Perilaku kerumunan memiliki banyak ragam atau bentuk. Hadirin (audiens) merupakan bentuk kerumunan yang pada umumnya berjalur komunikasi satu arah (tetapi tidak selamanya demikian); bentuk kerumunan ini membentuk respons terhadap astu stimulus (rangsangan). Dalam kerusuhan (riot) para anggota kerumunan, yang agresif dan liar, menyalurkan perasaan kejengkelan mereka secara irasional; namun demikian, penyaluran perasaan kejengkelan itu seringkali dilakukan secara rasional. Dalam suasana orgi (pesta pora) suatu kerumunan yang baik menikmati kesukariaan tanpa kendala. Dalam suasana panic orang-orang membentuk kerumunan secara tiba-tiba dan tidak terorganisasi dalam upaya menyelamatkan diri dari bahaya.

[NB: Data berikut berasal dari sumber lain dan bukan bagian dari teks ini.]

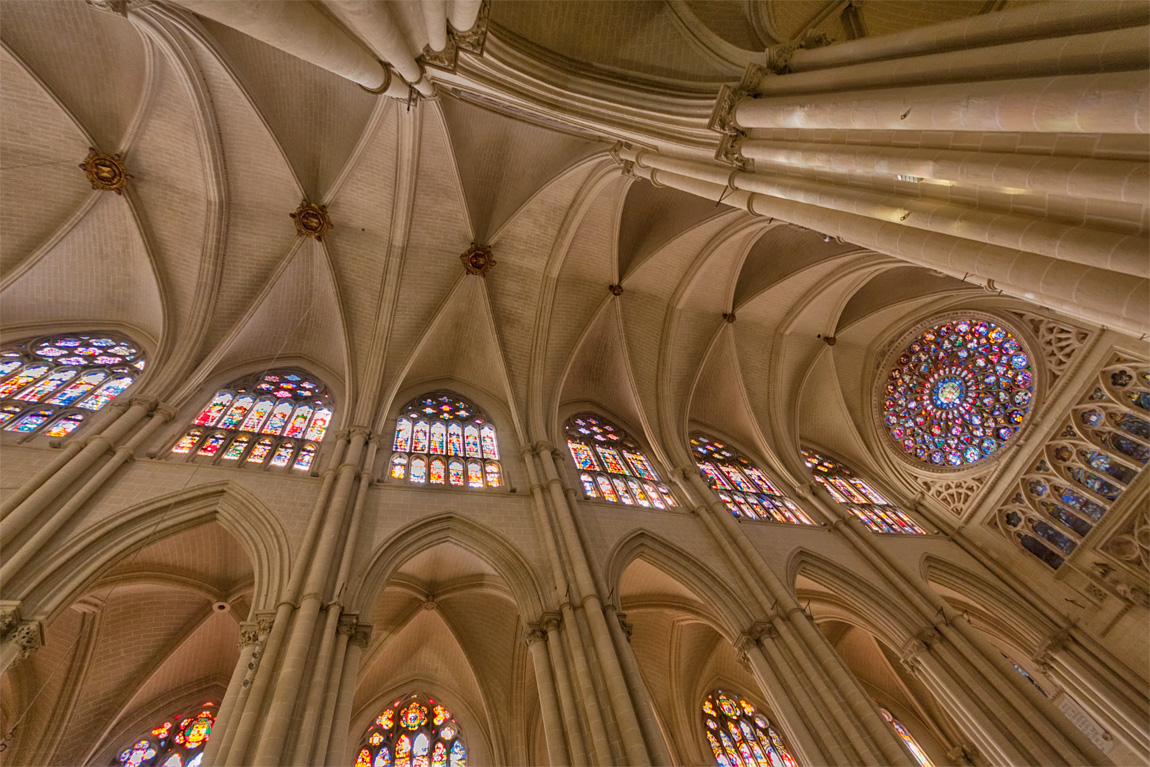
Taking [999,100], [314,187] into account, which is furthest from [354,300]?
[999,100]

Massa terdiri atas sejumlah orang yang terpisah-pisah yang memberikan respons terhadap suatu rangsangan (stimulus) yang sama secara sendiri-sendiri. Perilaku massa adalah perilaku massa yang tidak terstruktur dan tidak terkordinasi. Ragam perilaku massa meliputi desas-desus (rumor), yakni berita yang menyebar luas secara cepat dan tidak ditunjang oleh fakta; gaya (fad) atau mode (fashion), yakni ragam (variasi) tutur, tindak-tanduk, busana, atau perilaku; perilaku keranjingan (craze), yakni kegiatan massa yang mengasyikkan dan memberikan kepuasan tertentu, tetapi hanya berlangsung dalam waktu yang tidak lama; histeri massa (mass hysteria), ykni suatu anggapan irasional yang menyebar di kalangan masyarakat; dan juga masih ada ragam lainnya. Perilaku bencana (disaster behaviour) merupakan suatu bidang studi yang relative masih baru dan meliputi pelbagai ragam (bentuk) perilaku kolektif.

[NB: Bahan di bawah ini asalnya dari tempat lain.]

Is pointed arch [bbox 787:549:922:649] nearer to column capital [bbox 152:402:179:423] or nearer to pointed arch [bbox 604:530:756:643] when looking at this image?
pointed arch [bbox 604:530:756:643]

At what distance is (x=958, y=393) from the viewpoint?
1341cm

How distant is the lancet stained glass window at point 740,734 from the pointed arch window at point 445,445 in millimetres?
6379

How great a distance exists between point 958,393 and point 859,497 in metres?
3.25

Para ahli sosiologi mendefinisikan istilah publik (public) baik sebagai orang-orang yang memiliki minat atau perhatian yang sama, maupun sebagai orang-orang yang sama-sama memiliki keprihatinan terhadap suatu masalah. Pendapat publik (public opinion) mencakup berbagai pendapat yang dianut oleh sejumlah besar orang dan kesepakatan (konsensus) yang disetujui oleh kebanyakan orang.

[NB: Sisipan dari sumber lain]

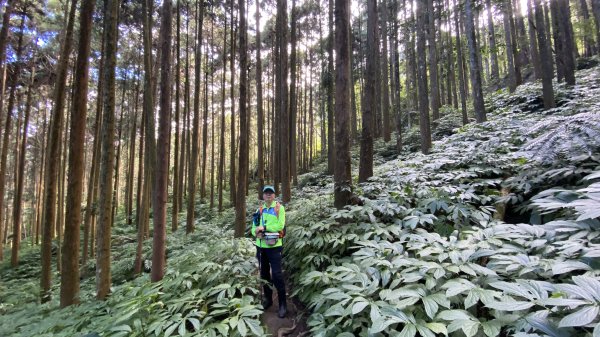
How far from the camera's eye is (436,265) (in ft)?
7.57

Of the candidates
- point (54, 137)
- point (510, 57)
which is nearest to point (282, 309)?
point (54, 137)

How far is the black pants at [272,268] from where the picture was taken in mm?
3955

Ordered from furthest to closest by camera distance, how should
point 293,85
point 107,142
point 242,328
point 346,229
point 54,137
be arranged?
point 293,85
point 54,137
point 107,142
point 346,229
point 242,328

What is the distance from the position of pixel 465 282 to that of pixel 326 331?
1.16 metres

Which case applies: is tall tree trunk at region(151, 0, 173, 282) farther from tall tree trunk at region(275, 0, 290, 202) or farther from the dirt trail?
tall tree trunk at region(275, 0, 290, 202)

Dalam kenyataan setiap kelompok dewasa ini berupaya untuk dapat memanipulasi pendapat umum. Propaganda, yang seringkali disebut ‘hubungan masyarakat,’ merupakan salah satu kegiatan terbesar kita. Propaganda bisa saja terbukti lebih lemah dari yang seringkali kita duga. Hal tersebut terjadi karena pengaruh propaganda saingan (tandingan), kredibilitas perilaku propaganda, tingkat kecerdasan penerima, dan kecenderungan yang berlaku dalam masyarakat.

Gerakan sosial (social movement) merupakan cara-cara kolektif untuk menunjang atau menolak perubahan. Teori psikologi menghubungkan kegiatan gerakan sosial dengan ketidakpuasan pribadi (personal discontent) atau dengan ketidakmampuan menyesuaikan diri (personal maladjustment) yang menyebabkan orang bersikap mudah terlibat dalam suatu gerakan; teori sosiologi menekankan deprivasi relatif (relative deprivation), yakni situasi dimana harapan orang terbukti lebih tinggi daripada kenyataan yang terjadi; teori sosiologi juga menekankan peranan mobilitas sumber daya (resource mobilization, serta organisasi efektif, taktik, dan para pemimpin gerakan). Terdapat beberapa tipe gerakan sosial: gerakan perpindahan (migratory movement), yakni arus berpindahnya penduduk ke suatu tempat baru; gerakan ekspresif (expressive movement), yakni tindakan penduduk untuk mengubah sikap mereka sendiri, dan bukannya mengubah masyarakat; gerakan utopia (utopian movement), yakni upaya untuk menciptakan masyarakat sejahtera (sempurna) yang berskala kecil; gerakan reformasi (reform movement), yakni gerakan yang berupaya memperbaiki beberapa kepincangan dalam masyarakat; gerakan revolusioner (revolutionary movement) yang berusaha untuk mengganti sistem yang ada dengan sistem baru; dan gerakan perlawanan (resistance movement) yang berusaha melawan perubahan sosial tertentu. Dalam proses pentahapan banyak gerakan sosial melalui tahap ketidaktenteraman (unrest), tahap perangsangan (excitement), tahap formalisasi (formalization), tahap institusionalisasi (institutionalization), dan tahap pembubaran (dissolution).





Sumber: Horton B Paul, Chester L Hunt, Sosiologi (Jakarta, Penerbit Erlangga, 1999).